JAKARTA (Reuters) - A new Indonesian regulation that changes the rules on foreign ownership of mines applies to all foreign companies and is not aimed specifically at the largest of those, Freeport McMoRan Copper & Gold Inc (FCX.N), the deputy energy and mining minister said on Thursday.
Indonesia has substantial mineral wealth and is the world’s top exporter of thermal coal and tin, but attention has focused on Freeport since news on Wednesday of the regulation which could deter fresh investment in the sector.
Freeport is negotiating to renew its royalty contract to run the Grasberg mining complex, which has the world’s largest gold reserves and is the second-largest copper mine.
The regulation could be an attempt by the government to increase pressure on Freeport, some analysts said. One source with knowledge of the industry said local mining companies stood to gain.
“A forced divestment of Freeport to only Indonesian entities with the deflated prices that will bring will undoubtedly create a huge short-term windfall for several Indonesian corporates,” the source said.
“I can’t see how Freeport is going to invest the $15 billion needed to go underground in Grasberg if they will lose control of the mine,” said the source with reference to a plan by Freeport to operate underground in 2016.
Freeport began operating in Indonesia in 1967 and won its contract at Grasberg in the highlands of Papua in 1991. It currently owns about 90 percent of the open-pit mine, which has 33.7 million ounces of gold reserves and 32.7 billion pounds of copper. The remainder belongs to the government.
Under the rules signed by President Susilo Bambang Yudhoyono on February 21, Southeast Asia’s largest economy will require foreign companies to sell down stakes in mines and increase domestic ownership to at least 51 percent by the 10th year of production.
“The regulation will be imposed on every mining company operating in Indonesia, in general. That includes Freeport and Newmont,” said Deputy Minister Widjajono Partowidagdo, adding it was wrong to assume the law was aimed specifically at Freeport.
Newmont Mining Corp (NEM.N) is also engaged in a renegotiation with the government. Foreign direct investment in the sector topped $2.2 billion in 2010.
“This regulation is not only for Freeport.

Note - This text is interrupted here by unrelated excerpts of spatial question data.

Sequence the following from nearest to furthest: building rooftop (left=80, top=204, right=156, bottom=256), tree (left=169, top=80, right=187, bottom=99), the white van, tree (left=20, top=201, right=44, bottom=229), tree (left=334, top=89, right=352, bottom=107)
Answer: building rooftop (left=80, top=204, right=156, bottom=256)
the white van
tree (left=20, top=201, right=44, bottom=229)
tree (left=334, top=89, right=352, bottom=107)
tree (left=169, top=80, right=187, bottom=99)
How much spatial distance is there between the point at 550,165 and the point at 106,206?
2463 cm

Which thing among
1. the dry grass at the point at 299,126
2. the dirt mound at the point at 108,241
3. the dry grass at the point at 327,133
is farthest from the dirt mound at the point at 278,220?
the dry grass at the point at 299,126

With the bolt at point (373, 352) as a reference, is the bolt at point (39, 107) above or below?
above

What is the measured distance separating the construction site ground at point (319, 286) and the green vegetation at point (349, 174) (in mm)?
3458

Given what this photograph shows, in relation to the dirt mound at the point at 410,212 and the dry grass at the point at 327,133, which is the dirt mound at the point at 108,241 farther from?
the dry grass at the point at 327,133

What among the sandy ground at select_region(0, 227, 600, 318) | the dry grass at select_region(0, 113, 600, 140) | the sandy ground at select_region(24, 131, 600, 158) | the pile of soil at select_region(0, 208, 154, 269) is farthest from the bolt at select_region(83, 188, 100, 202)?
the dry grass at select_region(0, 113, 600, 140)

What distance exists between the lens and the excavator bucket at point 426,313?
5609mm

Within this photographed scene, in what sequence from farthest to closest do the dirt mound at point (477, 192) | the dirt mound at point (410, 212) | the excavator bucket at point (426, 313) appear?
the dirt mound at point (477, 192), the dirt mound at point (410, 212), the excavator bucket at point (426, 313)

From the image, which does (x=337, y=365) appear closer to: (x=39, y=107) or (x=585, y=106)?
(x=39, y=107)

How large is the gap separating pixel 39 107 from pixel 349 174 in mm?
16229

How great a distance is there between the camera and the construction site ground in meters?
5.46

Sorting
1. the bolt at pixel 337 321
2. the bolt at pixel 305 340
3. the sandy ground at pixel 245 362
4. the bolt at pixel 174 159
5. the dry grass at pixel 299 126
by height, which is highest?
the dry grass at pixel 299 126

It is for all foreign mining companies in Indonesia, to guarantee greater benefit to the country from the mining sector,” the minister told Reuters in a telephone interview.
Thamrin Sihite, director general of coal and mining in the ministry of energy and minerals, said the new regulation was already part of the talks with Freeport.
GRAPHIC: Mining FDI: r.reuters.com/dah96s
GRAPHIC: Top coal miners: link.reuters.com/hym74s
Indonesia won investment grade status recently due to its relatively stable fiscal environment, low level of debt, annual growth running at more than 6 percent and a big domestic market in the fourth-largest country in the world.
The new status could boost calls already growing in the country for a more assertive attitude towards partnership with foreign companies, particularly in the resources sector where last year there were several cases of violent clashes over land rights.
Freeport alone contributes 1.6 percent of Indonesia’s gross domestic product and, according to the statistics bureau, the mining sector as a whole made up 11.9 percent of the economy in 2011.
“Many in Indonesian politics and the public see that Freeport and some other cases are not fair to Indonesia. The principle is that we need to implement that law. But how much and how fast - that is still under the ministry of mining and energy,” Deputy Trade Minister Bayu Krisnamurthi said.
“We still believe, even with only 49 percent, it (the mining sector) is still very alluring, still very lucrative for everybody. In some countries, this industry is prohibited from international investors.”
Some analysts and mining industry sources said inconsistent policy-making could threaten growth in the sector, which was shaken by a rule last month that companies must stop exporting some unprocessed raw metals in 2014. Coal was exempted.
“Fitch believes Indonesia will take a pragmatic approach to industry regulations as failing to do so can have negative consequences for the sector in the long-run,” the ratings agency said in a special report on Thursday.
“Indonesia’s coal mining sector should continue to see strong growth prospects but can benefit from clearer and more predictable regulations,” it said.
The Grasberg mine has become a high-profile example of growing labor unrest in Indonesia as workers push for more of the spoils in a booming economy. Freeport partially met worker demands for a pay rise in December after a three-month strike.
Since then, upheaval at the mine in Papua has continued and Freeport Indonesia said late on Wednesday it would resume operations there on Monday after a suspension caused by work disruptions.
On Thursday, the union disputed that, saying it, rather than management, had decided to resume work and Freeport was refusing to pay workers who were slow to return after the strike.
“We want to give the management a month starting Monday to sort the wage problem with the workers. We will see on April 12 if this problem can be sorted out,” union spokesman Virgo Solossa told Reuters by telephone.